REQUIRED WORK ▸
Copy the records below word for word, starting at the line that contains "At what distance from the photographer" and continuing through the last line of the records.

GIVEN RECORDS ▸
* Start *

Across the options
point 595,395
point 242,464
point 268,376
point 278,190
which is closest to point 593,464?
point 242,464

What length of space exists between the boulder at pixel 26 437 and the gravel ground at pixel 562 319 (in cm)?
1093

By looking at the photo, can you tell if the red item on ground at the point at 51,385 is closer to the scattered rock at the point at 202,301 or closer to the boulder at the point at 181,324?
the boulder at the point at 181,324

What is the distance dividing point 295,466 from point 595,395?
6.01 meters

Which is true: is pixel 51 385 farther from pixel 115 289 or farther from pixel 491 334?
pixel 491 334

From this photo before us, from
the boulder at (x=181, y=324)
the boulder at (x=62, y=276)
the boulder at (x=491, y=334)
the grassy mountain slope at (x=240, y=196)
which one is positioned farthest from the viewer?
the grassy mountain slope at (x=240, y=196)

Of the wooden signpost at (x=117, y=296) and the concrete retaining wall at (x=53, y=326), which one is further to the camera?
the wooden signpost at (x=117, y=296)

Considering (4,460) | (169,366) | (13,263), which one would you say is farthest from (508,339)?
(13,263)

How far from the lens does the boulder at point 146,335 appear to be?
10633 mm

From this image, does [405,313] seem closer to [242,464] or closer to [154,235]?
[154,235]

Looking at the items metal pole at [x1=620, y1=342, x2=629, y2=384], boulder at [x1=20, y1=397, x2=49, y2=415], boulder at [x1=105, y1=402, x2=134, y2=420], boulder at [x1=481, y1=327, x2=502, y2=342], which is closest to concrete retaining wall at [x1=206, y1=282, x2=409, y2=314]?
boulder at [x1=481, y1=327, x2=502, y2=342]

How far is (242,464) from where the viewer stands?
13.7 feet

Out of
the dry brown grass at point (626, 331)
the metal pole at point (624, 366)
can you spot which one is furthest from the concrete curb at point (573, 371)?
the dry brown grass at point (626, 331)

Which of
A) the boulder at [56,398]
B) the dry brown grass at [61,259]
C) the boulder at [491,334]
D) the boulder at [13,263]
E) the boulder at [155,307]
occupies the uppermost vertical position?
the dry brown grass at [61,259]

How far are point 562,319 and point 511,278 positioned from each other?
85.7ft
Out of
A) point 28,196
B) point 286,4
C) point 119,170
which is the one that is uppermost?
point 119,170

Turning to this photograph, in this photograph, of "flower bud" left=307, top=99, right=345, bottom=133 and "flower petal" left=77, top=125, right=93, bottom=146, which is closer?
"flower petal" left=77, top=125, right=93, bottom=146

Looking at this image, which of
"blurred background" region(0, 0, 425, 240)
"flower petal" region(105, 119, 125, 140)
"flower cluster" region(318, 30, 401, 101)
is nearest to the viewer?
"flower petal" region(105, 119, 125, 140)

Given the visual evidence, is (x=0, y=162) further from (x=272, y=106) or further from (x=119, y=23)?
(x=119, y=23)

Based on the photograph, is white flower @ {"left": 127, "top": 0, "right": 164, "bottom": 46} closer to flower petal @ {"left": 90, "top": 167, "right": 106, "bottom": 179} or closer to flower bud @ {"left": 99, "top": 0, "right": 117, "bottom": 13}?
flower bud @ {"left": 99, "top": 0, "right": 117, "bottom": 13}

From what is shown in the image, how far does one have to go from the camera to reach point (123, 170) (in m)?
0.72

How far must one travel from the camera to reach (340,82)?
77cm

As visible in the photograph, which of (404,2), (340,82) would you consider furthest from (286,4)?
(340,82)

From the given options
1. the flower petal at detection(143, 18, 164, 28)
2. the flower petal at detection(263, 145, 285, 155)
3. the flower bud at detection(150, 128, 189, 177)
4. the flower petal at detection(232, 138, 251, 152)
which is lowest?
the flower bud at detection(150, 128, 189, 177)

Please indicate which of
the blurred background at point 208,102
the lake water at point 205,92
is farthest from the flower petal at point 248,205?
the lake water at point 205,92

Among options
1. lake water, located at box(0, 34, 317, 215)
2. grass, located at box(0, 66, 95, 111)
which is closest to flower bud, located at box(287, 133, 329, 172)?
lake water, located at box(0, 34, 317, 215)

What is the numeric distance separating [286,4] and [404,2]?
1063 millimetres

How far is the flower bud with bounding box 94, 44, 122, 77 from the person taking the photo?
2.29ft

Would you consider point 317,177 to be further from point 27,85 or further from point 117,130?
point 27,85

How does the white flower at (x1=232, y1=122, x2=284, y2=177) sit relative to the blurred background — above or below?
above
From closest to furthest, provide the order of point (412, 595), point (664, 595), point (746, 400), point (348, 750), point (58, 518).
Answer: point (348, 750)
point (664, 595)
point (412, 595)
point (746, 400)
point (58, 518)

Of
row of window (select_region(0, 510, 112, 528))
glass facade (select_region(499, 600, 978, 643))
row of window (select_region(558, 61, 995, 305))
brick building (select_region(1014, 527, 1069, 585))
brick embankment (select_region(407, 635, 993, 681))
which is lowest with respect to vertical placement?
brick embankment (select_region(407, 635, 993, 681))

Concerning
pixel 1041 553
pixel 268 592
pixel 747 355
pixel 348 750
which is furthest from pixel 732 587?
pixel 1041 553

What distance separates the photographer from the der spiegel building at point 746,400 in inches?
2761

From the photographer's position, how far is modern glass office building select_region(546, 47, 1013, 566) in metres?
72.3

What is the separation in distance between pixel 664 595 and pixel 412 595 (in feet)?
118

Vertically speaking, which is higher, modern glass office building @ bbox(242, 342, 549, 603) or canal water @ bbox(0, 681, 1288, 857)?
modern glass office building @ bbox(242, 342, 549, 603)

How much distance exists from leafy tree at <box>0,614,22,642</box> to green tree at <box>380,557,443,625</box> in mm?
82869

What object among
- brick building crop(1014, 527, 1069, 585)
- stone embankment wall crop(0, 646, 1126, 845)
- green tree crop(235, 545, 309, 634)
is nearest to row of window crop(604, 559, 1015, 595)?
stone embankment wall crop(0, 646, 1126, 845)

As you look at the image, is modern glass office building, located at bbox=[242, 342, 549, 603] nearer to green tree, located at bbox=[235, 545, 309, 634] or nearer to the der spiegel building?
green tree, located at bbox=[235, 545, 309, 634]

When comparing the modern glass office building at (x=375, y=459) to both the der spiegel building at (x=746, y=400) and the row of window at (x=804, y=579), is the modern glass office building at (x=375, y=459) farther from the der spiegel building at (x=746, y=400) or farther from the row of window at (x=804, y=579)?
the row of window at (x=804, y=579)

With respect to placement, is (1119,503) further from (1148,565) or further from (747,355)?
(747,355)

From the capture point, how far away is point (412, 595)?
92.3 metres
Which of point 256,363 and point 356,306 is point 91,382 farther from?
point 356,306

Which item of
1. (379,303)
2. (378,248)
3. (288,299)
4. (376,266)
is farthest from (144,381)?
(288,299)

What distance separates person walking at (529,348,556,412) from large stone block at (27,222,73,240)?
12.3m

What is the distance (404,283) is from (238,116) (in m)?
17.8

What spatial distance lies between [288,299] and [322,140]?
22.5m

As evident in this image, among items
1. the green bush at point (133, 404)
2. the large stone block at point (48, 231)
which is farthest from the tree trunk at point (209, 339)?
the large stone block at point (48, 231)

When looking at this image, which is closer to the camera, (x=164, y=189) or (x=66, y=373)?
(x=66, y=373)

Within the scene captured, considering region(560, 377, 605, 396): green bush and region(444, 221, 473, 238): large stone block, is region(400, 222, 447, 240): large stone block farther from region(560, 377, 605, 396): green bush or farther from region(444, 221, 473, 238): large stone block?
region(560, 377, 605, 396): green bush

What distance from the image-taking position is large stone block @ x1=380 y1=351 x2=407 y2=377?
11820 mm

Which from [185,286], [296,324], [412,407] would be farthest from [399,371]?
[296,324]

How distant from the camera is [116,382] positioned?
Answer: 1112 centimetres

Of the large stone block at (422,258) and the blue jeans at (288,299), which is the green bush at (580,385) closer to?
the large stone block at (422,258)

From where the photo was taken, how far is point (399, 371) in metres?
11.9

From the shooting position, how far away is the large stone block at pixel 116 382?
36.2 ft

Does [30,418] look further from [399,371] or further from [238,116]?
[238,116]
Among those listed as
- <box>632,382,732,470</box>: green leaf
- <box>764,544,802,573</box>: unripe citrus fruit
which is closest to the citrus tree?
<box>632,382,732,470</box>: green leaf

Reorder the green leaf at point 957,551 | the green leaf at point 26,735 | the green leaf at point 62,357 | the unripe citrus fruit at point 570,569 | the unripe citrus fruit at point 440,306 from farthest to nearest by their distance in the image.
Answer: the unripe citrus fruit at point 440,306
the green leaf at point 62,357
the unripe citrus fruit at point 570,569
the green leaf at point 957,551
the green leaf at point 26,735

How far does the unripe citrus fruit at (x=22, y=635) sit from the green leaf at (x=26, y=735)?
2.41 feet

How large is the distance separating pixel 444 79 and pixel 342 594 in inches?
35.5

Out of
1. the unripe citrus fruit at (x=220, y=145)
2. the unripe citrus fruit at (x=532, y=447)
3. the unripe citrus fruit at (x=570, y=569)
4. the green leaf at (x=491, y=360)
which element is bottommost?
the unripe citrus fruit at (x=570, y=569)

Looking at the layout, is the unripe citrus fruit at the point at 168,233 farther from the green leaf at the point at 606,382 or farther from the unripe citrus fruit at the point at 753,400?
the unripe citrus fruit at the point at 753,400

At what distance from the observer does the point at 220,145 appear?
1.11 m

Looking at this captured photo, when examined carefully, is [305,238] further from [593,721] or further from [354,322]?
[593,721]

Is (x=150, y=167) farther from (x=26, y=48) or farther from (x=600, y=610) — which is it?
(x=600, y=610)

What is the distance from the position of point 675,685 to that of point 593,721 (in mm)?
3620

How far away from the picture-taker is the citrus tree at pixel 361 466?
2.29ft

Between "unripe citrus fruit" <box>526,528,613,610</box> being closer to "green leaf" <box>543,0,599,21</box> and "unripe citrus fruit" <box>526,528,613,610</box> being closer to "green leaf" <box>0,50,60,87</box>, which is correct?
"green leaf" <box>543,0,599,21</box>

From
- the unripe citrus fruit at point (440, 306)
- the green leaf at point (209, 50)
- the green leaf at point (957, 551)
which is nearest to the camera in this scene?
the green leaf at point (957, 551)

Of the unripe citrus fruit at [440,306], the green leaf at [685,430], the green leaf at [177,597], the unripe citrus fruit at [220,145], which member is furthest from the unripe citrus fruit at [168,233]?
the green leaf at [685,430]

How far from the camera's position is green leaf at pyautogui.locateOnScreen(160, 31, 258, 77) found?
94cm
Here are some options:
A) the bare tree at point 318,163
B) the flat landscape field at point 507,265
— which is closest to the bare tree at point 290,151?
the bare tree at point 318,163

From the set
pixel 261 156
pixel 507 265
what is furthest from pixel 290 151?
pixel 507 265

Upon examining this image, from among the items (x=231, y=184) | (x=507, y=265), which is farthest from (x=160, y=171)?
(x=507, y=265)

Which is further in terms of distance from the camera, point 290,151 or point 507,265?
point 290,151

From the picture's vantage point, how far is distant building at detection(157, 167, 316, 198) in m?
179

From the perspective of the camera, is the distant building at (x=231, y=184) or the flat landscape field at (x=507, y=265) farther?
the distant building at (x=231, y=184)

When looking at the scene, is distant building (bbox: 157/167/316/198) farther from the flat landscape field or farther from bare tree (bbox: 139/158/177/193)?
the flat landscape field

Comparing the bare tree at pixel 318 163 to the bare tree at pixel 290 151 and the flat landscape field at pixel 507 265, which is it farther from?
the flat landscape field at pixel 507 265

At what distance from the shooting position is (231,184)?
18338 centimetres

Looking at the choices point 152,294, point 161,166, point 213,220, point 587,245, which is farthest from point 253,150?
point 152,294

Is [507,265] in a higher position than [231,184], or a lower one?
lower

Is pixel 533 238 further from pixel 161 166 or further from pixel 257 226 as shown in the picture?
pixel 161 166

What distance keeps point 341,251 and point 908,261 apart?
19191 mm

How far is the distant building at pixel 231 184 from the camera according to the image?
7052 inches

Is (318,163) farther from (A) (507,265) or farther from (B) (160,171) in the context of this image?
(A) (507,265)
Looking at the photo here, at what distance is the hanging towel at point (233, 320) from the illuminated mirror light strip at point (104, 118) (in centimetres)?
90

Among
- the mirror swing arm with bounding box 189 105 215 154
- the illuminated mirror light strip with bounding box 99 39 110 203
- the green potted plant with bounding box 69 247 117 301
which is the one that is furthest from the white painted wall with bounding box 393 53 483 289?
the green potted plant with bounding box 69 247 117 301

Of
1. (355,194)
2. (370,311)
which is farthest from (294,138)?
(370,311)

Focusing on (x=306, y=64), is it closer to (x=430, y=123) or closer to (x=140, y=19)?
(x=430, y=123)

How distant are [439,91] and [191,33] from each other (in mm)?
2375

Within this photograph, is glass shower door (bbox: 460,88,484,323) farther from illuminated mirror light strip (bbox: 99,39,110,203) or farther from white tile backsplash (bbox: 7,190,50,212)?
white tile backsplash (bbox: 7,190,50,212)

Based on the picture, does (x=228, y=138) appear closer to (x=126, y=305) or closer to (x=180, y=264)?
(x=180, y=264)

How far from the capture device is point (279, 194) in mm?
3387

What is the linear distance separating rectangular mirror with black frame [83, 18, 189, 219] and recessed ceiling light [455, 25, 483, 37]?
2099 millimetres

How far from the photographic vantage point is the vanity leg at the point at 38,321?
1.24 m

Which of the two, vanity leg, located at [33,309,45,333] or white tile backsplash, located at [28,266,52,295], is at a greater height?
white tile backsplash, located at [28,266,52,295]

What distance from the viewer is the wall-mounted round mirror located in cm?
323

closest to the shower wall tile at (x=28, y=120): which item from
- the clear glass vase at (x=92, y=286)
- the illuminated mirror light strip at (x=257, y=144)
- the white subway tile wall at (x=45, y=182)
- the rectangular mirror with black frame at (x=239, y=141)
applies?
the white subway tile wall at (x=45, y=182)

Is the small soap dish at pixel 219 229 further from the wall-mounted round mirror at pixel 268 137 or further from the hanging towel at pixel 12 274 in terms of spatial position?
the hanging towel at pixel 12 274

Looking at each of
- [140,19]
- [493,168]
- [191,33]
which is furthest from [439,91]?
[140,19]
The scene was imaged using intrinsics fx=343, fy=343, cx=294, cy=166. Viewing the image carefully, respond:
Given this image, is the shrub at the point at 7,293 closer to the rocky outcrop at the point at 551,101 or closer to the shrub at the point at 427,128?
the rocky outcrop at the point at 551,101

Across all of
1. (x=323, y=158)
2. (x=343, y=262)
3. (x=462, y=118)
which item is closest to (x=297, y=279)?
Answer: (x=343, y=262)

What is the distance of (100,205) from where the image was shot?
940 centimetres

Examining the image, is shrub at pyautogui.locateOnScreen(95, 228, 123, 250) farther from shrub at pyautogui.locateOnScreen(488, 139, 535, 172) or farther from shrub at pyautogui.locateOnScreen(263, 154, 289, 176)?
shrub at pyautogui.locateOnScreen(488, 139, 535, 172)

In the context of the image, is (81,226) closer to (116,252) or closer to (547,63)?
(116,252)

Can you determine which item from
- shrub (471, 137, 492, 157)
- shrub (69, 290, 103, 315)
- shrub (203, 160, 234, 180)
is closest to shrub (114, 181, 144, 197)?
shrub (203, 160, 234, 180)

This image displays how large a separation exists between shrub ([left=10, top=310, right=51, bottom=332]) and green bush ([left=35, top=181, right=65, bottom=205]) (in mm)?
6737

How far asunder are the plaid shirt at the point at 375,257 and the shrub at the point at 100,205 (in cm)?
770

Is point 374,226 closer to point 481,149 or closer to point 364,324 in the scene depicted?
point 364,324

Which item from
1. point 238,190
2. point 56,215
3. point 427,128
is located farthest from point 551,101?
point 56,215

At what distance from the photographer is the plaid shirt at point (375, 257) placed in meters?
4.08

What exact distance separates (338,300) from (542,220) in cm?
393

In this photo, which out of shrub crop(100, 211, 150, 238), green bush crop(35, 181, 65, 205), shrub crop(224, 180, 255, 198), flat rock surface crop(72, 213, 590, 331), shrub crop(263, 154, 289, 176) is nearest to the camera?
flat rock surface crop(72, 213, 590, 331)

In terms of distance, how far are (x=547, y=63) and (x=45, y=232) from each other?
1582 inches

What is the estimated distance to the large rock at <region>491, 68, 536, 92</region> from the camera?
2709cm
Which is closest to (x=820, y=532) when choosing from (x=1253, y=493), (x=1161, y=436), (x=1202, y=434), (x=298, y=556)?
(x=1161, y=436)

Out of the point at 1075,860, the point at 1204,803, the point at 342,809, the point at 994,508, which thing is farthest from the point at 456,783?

* End *

EXERCISE OUTPUT ▸
At what distance from the photographer is the plaid shirt at point (375, 257) placed in meters?
4.08

What exact distance separates (338,300) from (542,220) in cm?
393

In this photo, which out of shrub crop(100, 211, 150, 238), green bush crop(35, 181, 65, 205), shrub crop(224, 180, 255, 198), flat rock surface crop(72, 213, 590, 331), shrub crop(263, 154, 289, 176) is nearest to the camera?
flat rock surface crop(72, 213, 590, 331)

In terms of distance, how far are (x=547, y=63) and (x=45, y=232) from each other?
1582 inches

What is the estimated distance to the large rock at <region>491, 68, 536, 92</region> from the camera?
2709cm
Which is closest to (x=820, y=532) when choosing from (x=1253, y=493), (x=1161, y=436), (x=1202, y=434), (x=298, y=556)?
(x=1161, y=436)

Out of the point at 1075,860, the point at 1204,803, the point at 342,809, the point at 994,508, which thing is farthest from the point at 456,783?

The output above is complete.